PASSAGE EXTRAIT:
========================================
Mais surtout, ce conflit doit être réexaminé à la lumière des multiples
facettes de la politique répressive du MBF, généralement négligées, alors
qu'elles sont inséparables et indispensables pour en comprendre les
implications et évaluer les responsabilités du MBF dans l'escalade répressive
allemande en France occupée. Le rejet des exécutions massives d'otages
intervient, en effet, on le sait, dans le processus de décision qui mène au
déclenchement de la « Solution Finale » en France, mais coïncide aussi avec
l'intensification de la répression policière et judiciaire allemande, ou encore
avec la multiplication des ingérences allemandes dans la politique répressive
française, autant de questions restées à ce jour largement inexplorées.
========================================
SEGMENT DE DONNÉES:
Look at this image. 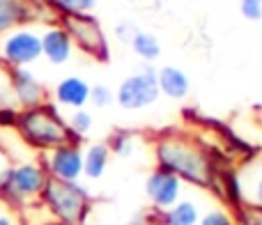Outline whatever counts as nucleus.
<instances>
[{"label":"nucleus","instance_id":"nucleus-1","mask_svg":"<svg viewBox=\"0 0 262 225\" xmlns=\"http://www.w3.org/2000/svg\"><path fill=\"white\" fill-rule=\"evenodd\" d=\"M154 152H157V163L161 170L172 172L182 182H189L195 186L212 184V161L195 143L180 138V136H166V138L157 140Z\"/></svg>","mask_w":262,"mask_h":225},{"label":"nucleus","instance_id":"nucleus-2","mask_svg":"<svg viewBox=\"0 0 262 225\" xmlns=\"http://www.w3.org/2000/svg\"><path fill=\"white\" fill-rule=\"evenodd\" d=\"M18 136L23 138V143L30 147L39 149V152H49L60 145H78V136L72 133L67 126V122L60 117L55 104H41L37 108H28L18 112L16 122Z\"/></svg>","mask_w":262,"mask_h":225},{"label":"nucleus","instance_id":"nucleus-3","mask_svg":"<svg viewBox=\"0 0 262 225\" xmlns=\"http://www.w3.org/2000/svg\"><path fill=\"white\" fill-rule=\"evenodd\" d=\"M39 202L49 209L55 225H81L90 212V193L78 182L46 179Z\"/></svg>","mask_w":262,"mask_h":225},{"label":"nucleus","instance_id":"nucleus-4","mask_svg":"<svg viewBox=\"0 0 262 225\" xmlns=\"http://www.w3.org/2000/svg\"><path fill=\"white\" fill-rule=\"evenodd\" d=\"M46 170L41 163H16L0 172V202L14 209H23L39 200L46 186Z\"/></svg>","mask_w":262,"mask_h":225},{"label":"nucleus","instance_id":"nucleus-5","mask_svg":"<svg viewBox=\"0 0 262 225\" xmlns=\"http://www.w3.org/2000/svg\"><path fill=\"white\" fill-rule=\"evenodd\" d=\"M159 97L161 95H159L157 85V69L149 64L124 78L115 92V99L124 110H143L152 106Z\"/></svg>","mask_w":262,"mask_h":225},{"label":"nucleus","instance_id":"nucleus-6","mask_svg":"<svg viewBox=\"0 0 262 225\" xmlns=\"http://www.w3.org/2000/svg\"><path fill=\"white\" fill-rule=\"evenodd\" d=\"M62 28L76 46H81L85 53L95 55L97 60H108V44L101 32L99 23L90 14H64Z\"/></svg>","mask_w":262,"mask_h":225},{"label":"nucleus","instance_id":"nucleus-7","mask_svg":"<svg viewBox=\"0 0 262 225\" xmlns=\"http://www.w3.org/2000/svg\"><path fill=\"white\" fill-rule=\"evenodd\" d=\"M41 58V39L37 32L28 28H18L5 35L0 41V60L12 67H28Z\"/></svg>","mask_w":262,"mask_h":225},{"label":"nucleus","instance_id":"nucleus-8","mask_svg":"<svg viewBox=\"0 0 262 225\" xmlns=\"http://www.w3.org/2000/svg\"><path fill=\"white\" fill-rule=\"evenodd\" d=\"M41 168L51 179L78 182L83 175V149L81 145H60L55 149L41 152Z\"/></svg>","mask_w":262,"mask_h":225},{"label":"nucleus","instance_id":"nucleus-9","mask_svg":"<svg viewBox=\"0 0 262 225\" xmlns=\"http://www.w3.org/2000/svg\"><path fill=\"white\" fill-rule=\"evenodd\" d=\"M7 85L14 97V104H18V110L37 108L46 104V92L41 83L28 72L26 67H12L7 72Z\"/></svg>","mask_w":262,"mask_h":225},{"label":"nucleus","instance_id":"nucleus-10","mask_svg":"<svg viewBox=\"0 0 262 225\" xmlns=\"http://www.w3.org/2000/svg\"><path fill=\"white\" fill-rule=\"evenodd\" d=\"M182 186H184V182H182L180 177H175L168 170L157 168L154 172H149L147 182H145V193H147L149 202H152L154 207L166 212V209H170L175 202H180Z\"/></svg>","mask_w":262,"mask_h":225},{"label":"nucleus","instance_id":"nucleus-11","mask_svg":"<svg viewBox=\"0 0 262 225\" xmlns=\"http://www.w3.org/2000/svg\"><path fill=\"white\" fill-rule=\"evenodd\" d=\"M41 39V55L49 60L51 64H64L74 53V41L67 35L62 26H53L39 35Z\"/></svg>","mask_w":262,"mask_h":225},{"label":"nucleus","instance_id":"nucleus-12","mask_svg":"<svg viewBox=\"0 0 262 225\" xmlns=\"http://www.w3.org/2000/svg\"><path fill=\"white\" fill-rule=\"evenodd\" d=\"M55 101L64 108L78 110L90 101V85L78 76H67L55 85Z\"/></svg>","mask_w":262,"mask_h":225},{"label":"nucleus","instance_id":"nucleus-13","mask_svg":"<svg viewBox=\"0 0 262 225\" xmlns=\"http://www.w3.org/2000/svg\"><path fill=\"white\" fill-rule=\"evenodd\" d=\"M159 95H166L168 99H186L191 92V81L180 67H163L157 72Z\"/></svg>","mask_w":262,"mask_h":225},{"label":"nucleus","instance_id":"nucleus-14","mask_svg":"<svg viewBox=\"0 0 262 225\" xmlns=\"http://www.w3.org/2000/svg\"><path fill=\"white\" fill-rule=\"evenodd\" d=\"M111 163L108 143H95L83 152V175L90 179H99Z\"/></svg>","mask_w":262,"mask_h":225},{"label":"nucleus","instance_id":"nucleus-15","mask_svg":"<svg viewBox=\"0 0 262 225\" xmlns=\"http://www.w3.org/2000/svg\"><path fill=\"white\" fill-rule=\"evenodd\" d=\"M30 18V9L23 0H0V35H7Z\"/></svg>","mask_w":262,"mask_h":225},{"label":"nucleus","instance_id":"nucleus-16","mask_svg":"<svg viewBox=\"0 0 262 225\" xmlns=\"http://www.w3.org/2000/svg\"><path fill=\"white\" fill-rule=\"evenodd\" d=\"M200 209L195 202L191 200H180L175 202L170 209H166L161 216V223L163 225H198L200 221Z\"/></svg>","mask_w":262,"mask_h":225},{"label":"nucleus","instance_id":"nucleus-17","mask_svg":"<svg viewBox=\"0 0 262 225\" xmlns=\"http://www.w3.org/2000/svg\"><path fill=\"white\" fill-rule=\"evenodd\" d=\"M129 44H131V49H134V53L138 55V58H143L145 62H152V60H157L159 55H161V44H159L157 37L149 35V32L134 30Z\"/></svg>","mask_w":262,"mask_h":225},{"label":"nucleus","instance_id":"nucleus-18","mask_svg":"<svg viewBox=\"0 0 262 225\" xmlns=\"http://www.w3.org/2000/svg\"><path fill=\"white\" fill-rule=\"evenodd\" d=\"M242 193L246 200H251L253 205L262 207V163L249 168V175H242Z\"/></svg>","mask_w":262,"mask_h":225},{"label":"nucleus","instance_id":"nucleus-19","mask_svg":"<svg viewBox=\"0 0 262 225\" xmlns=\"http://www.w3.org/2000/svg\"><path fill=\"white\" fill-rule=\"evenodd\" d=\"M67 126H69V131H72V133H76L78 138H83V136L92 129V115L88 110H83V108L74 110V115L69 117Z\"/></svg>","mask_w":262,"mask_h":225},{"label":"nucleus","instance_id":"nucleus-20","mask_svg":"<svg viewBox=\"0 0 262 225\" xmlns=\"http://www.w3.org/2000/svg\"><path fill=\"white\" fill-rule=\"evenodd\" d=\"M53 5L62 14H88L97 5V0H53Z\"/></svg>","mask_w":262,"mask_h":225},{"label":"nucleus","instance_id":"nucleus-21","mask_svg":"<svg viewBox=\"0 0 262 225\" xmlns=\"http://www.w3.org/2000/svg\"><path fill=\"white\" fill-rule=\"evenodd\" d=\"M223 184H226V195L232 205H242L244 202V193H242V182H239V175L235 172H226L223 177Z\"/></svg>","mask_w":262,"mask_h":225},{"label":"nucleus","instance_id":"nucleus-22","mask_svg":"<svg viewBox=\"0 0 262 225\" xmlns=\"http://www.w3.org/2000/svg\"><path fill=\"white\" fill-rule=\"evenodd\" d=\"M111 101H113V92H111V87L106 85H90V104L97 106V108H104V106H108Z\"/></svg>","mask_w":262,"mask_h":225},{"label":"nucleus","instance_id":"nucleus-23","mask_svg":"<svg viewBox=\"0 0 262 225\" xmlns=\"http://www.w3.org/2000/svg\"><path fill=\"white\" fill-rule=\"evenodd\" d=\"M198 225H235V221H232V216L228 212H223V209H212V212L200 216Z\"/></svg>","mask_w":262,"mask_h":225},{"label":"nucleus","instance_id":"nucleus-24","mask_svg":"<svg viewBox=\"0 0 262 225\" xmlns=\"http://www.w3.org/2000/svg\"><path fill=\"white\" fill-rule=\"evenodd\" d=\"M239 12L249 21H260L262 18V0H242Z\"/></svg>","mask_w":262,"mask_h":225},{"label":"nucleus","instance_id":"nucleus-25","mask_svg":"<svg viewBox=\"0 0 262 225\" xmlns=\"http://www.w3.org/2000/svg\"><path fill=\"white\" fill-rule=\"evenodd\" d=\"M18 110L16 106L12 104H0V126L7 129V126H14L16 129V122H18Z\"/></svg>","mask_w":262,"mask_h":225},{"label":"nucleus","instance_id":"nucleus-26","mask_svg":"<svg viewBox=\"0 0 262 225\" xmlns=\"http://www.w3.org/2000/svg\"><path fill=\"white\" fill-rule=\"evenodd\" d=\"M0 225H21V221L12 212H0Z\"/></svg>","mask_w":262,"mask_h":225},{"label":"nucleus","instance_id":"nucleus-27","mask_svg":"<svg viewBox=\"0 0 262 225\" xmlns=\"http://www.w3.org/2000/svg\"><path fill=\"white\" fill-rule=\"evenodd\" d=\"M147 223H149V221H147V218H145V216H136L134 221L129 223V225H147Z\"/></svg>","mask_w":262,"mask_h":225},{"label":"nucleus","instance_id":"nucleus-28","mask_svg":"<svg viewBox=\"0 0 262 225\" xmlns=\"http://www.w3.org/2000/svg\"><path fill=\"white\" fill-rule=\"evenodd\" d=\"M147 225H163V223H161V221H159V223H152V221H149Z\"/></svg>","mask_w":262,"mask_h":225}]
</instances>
========================================
CONSIGNE:
Rédigez la suite du passage sur la politique répressive du MBF en France occupée, en partant de sa dernière phrase.

RÉPONSE ATTENDUE:
Surtout, au concept de « politique répressive allemande », nous avons préféré
celui de « politique de maintien de l'ordre et de la sécurité », moins
restrictif. La répression des Résistances, conduite par l'appareil militaire
d'occupation, participe en effet d'une stratégie plus globale de « maintien de
l'ordre et de la sécurité » (Aufrechterhaltung der Ordnung und der Sicherheit),
mise en avant de façon récurrente par les hommes du Majestic. Outre les mesures
exclusivement répressives décidées par le MBF, cette stratégie ayant pour
objectif de juguler toute forme d'opposition à la puissance occupante inclut en
effet : la surveillance et l'orientation de l'appareil administratif et
répressif français tout comme le contrôle et la « mise au pas » de la vie
publique française. Les services du MBF n'entendent pas, en effet, assumer
seuls l'ordre et la sécurité dans le territoire de leur ressort, préférant,
autant que possible, s'en remettre aux autorités françaises: d'abord parce
qu'ils n'ont pas les moyens d'agir autrement, ensuite parce qu'aux termes de la
Convention d'armistice, la collaboration administrative du gouvernement
français leur est acquise. L'objet de cet ouvrage est donc une tentative
d'histoire globale de la politique de « maintien de l'ordre et de la sécurité »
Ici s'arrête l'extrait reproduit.